§ TASK PROMPT:
Please render the part of the data that opens with the line containing "How far is wooden" and runs through the end of the data as a Markdown table with the columns Row and Line, numbering each row. Skip blank lines and leave the pictures out.

§ DATASET EXCERPTS:
********

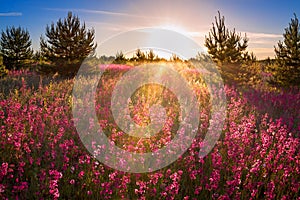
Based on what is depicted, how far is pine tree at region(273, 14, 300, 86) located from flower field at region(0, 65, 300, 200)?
5.80m

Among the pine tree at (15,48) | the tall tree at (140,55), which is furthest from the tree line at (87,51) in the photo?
the tall tree at (140,55)

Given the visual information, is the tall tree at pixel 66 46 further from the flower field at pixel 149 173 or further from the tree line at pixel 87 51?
the flower field at pixel 149 173

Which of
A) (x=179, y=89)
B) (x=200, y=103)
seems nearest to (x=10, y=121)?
(x=200, y=103)

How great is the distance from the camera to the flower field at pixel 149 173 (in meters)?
3.53

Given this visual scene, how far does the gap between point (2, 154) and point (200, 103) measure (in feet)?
17.3

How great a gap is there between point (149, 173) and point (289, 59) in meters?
12.4

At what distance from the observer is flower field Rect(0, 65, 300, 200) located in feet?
11.6

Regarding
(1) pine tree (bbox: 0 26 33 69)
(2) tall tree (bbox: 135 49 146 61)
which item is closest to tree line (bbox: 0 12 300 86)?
(1) pine tree (bbox: 0 26 33 69)

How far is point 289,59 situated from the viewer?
14.2 m

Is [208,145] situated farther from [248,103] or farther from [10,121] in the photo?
[248,103]

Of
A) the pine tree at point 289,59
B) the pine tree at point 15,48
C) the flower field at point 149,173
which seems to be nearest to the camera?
the flower field at point 149,173

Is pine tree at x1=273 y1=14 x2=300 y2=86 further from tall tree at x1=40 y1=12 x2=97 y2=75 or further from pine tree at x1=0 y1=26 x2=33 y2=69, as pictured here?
pine tree at x1=0 y1=26 x2=33 y2=69

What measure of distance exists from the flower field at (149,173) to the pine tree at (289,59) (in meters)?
5.80

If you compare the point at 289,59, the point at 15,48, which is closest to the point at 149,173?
the point at 289,59
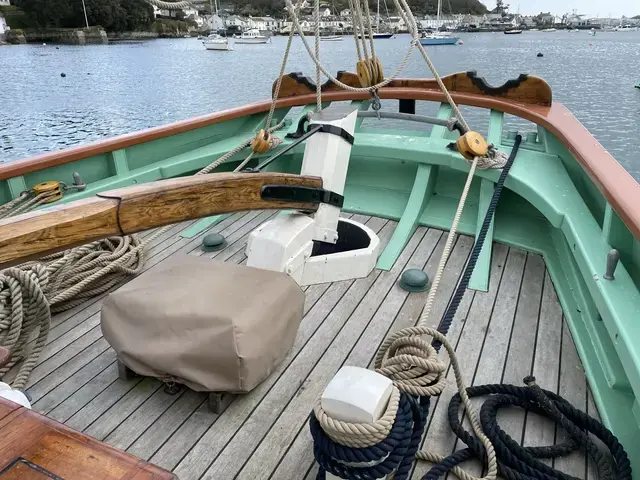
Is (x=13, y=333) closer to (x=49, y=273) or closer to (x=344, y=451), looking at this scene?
(x=49, y=273)

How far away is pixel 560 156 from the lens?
2.80 metres

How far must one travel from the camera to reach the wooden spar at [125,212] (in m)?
0.96

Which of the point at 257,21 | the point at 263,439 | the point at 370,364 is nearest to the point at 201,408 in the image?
→ the point at 263,439

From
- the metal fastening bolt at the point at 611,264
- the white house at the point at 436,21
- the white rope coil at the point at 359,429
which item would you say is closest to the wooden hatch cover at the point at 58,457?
the white rope coil at the point at 359,429

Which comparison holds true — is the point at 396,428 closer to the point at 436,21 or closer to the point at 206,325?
the point at 206,325

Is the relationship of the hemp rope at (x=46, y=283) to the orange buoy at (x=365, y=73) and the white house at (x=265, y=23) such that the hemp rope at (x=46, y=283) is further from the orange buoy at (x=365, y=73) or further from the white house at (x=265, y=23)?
the white house at (x=265, y=23)

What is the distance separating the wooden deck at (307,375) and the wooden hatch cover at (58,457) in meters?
0.56

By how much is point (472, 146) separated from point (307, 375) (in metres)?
1.41

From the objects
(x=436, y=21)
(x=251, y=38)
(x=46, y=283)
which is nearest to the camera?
(x=46, y=283)

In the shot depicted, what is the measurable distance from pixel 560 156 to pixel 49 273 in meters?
2.67

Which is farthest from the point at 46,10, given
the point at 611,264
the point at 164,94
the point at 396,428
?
the point at 396,428

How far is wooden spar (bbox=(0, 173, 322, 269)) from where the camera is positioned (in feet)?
3.14

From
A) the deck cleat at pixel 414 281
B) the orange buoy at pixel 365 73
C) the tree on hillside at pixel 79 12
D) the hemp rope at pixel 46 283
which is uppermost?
the tree on hillside at pixel 79 12

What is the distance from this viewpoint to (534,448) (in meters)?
1.38
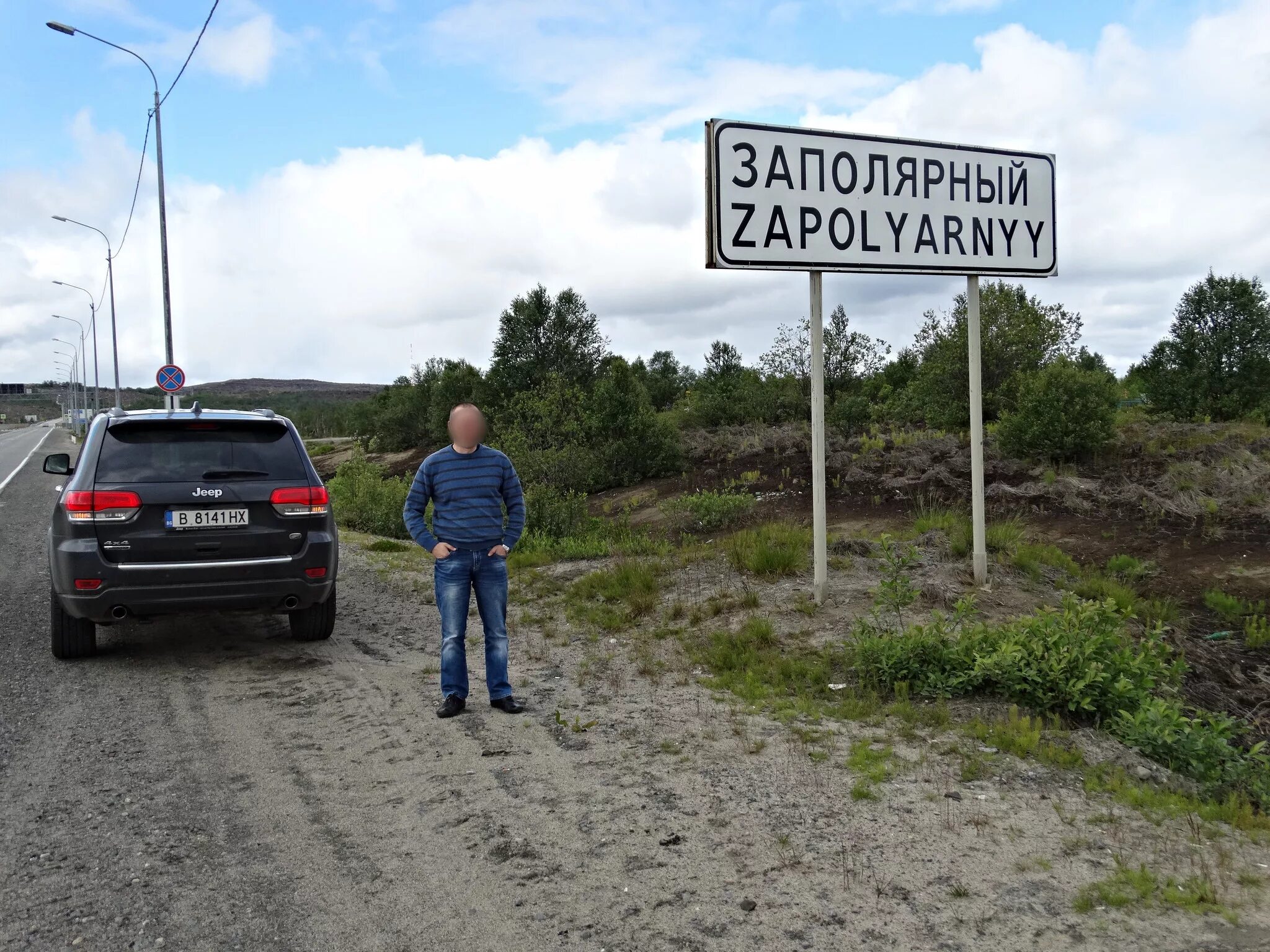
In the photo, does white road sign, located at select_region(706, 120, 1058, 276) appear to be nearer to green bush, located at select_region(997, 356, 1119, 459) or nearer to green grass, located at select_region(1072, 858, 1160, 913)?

********

§ THE RESULT:
| Row | Line |
|---|---|
| 1 | How far is wooden spar (bbox=(0, 173, 322, 269)) from where the camera is positioned (in feet)? |
| 2 | 3.14 |
| 3 | From |
| 4 | A) the deck cleat at pixel 414 281 |
| 5 | B) the orange buoy at pixel 365 73 |
| 6 | C) the tree on hillside at pixel 79 12 |
| 7 | D) the hemp rope at pixel 46 283 |
| 8 | which is uppermost? |
| 9 | the tree on hillside at pixel 79 12 |
| 10 | What is the distance from this viewpoint to (534,448) (in meters)? |
| 11 | 1.38 |
| 12 | In the photo, does white road sign, located at select_region(706, 120, 1058, 276) appear to be nearer to green bush, located at select_region(997, 356, 1119, 459) or nearer to green grass, located at select_region(1072, 858, 1160, 913)? |